Eppure, stamattina ho chiamato in comune, mi sono iscritta ai registri. Poi ho chiamato la previdenza sociale, e ho preso un appuntamento per avere il numero fiscale. Ho controllato di aver caricato tutti i documenti per il pre-settled status. Gliel'ho data vinta.
Ho sentito una necessita’ urgente di veder scritto da qualche parte che non sono una turista, di avere una prova burocratica della mia presenza sul suolo inglese. Mi sono sentita in necessita’ di farmi ingabbiare da un sistema che, nel darti uno status, ti prende tra le sue maglie e ti stritola: perche’ se vuoi stare qui, adattati e dicci cosa sei qua a fare. Mi sono sentita inadeguata nel mio stato marginale, indefinito, che fino a ieri era semplicemente quello di un qualsiasi Cittadino europeo in libera circolazione sul suolo europeo, per entrare in quello di Cittadino europeo in un' Inghilterra in transizione per la Brexit.

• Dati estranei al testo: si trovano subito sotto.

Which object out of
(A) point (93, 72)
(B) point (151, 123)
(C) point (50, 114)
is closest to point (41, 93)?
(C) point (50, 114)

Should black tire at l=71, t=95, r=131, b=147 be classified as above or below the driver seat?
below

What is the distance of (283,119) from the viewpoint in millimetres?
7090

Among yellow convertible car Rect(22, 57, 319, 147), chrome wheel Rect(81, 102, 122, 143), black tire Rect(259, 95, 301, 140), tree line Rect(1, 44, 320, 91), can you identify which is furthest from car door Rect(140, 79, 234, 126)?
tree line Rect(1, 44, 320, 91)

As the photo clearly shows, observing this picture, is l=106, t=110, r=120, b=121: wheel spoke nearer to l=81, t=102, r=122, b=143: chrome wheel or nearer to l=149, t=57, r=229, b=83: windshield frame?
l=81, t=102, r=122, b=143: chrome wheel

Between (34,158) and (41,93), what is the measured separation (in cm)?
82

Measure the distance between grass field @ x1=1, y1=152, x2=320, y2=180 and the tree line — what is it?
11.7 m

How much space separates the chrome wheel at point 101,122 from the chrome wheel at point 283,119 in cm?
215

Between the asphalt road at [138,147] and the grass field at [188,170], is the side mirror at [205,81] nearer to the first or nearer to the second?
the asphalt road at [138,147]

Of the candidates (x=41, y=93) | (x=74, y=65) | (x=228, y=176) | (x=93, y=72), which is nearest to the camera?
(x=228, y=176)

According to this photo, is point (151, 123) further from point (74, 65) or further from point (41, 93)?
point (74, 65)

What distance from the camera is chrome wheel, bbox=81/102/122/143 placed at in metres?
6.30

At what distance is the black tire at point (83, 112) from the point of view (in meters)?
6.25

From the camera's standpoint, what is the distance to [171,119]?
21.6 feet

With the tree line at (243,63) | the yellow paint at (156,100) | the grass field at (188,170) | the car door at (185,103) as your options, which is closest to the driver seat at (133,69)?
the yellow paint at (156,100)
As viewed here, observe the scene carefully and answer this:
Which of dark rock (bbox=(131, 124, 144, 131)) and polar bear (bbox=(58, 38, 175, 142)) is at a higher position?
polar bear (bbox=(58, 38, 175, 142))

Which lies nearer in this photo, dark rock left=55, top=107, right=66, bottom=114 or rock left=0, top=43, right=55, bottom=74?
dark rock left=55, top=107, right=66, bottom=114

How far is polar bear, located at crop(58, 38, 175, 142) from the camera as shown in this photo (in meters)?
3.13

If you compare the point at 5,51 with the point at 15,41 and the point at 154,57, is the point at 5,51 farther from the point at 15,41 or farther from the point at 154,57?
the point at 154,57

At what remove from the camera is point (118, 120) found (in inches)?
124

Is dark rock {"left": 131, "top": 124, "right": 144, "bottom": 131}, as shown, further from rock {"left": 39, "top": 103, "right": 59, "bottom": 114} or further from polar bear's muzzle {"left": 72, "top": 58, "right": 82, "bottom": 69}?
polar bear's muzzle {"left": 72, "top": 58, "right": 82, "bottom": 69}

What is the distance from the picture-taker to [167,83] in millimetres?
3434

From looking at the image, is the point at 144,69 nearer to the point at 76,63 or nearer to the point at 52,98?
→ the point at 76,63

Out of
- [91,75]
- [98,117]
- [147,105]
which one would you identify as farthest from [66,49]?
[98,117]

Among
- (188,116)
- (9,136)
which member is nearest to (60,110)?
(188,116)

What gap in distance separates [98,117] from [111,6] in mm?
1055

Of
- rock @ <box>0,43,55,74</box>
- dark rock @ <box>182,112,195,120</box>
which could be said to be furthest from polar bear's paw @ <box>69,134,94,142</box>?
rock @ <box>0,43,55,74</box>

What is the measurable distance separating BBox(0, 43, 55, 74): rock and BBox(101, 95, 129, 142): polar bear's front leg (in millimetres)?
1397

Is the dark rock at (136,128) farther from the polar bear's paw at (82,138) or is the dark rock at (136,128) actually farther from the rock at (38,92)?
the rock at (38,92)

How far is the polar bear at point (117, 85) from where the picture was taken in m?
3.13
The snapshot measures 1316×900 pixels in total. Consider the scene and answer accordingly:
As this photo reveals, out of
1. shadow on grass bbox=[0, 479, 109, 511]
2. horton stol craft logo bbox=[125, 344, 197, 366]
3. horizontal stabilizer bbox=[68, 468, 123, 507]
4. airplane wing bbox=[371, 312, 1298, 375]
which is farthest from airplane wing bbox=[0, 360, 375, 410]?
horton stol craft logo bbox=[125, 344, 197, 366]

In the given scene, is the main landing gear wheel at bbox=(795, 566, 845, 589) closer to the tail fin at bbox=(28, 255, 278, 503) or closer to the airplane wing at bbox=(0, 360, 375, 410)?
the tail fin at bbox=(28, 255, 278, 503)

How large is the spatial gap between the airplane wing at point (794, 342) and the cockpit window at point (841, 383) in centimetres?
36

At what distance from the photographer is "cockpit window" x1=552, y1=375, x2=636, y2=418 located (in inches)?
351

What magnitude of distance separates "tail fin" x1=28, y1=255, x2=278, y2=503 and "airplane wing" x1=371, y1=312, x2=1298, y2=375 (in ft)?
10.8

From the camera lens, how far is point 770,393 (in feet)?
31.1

E’ stato bruttissimo, mi sono sentita totalmente impotente, come se il mio destino dipendesse  veramente da “quelli che stanno in alto”. Mi sono sentita in qualche modo, clandestina, pur senza esserlo.
Eppure, e’ stato un momento catartico: non mi sono mai sentita cosi’ vicina a tutti i miei amici non europei che combattono da anni per resistere all'impregnante potere di questa parola: “clandestino”. Una parola che alla fine diventa un’identita’, e non sei tu, ma sei "il clandestino". Ho pensato ai miei amici ingabbiati in Giordania, con un passaporto che e’ carta straccia. E anche ai miei amici africani, che stanno in Italia e sono macinati pure loro dalle maglie di una burocrazia estenuante che li mantiene in uno status indefinito per anni. Che blocca il loro futuro. F-U-T-U-R-O!
Non sono degna di paragonarmi a loro, il mio privilegio da occidentale mi posiziona ancora una volta troppo avanti. Penso tutti i giorni a quanto presente e quanto futuro loro stanno perdendo.
Eppure, in questo flusso di pensieri e nella volonta’ di cercare sempre  un insegnamento utile in cio’ che accade, sono grata a Boris Johnson di avermi insegnato ancora una volta che c'e' solo una cosa da fare. Puo' essere dannatamente difficile, ma: RESISTERE, SEMPRE!